Denmark has a high rate, but with lower rates for home sales, bonds, and stock dividends.
It depends on what I’m getting for it, doesn’t it?
Build a socialized medicine system, institute a generous negative income tax–giving spending opportunity to the underemployed and the undercompensated–and a poor schlub like me could be getting a good deal at a 60% effective rate of tax; because we schlubs would be coming out ahead on taxes less benefits. Which was the point of the OP.
That’s not true for a billionaire. the billionaire is taking almost pure loss on almost all taxes. The rich actually have different interests than the rest of us.
So it’s not a matter of scaling the same tax rate for all. So what then?
Do we give each person the amount of government they want? Shall we have socialist programs for the bottom 80%, less socialism for the middle-class and professional class in the top 20%, and a laissez-faire society with tiny tax rates for the top 0.1%? Who’s funding the poor in such a system?

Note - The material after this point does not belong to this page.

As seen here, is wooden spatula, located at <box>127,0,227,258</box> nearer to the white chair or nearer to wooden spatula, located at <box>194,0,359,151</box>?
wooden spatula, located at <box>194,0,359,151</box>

Or do we try instead to build a society that tries to give opportunity to practically everyone who can make use of it? Because that means the rich* will feel robbed.* But for the rest of us, it’s worth it.
Yet convincing the middle class to pay more in taxes is a political nonstarter. THe left lost that argument a long time ago. Now we’re only negotiating how to cut spending to fit into the smaller revenue streams that we can get from taxing mainly the rich.
California just managed it, and with a proposition to, not from a legislative vote.
I never realized that property transactions were taxed so heavily in Europe. In the US private home sales are effectively free from taxation. 30 years ago you didn’t have to pay capital gains on a sale if you bought a home of equal or greater value than your old one, and you got a one time exclusion for retired people selling their final home. I think the laws are even more liberal today.
Thus, the capital gains I was considering was from sale of stock and the like, which is the only ones most Americans pay. And while it might or might not make sense to tax gains as ordinary income, today the rate is historically low and much lower than it was during the boom years.
Not to mention that a lot of investments of middle class people are in retirement plans, and gains in those are not taxed at all until they are sold after retirement,
I admit I was surprised, but California is a very liberal state. and didn’t they have to fool the public into thinking it was for education? Don’t they always have to sell it as for something specific, rather than to increase general revenues? I also notice from a quick lookup that the main tax increase was on the rich. THe middle class agreed to a 0.25% increase in the sales tax: phased in over four years. That was approved 55-45%. I think that exception proves my point about how much of a nonstarter higher middle class taxes are. It was the most liberal state, they had to tax the rich a lot more, they had to sell it as “for the children” and in the end all they got was 0.25%. That’s not a comeback for the tax and spend political class, that’s a death wheeze.
Thus, housing bubble. We also subsidize borrowing for a home, many other countries do not. We’re also trying to reinflate the bubble, whereas almost every other country is just like, “Oh well, housing dropped, let’s move on.”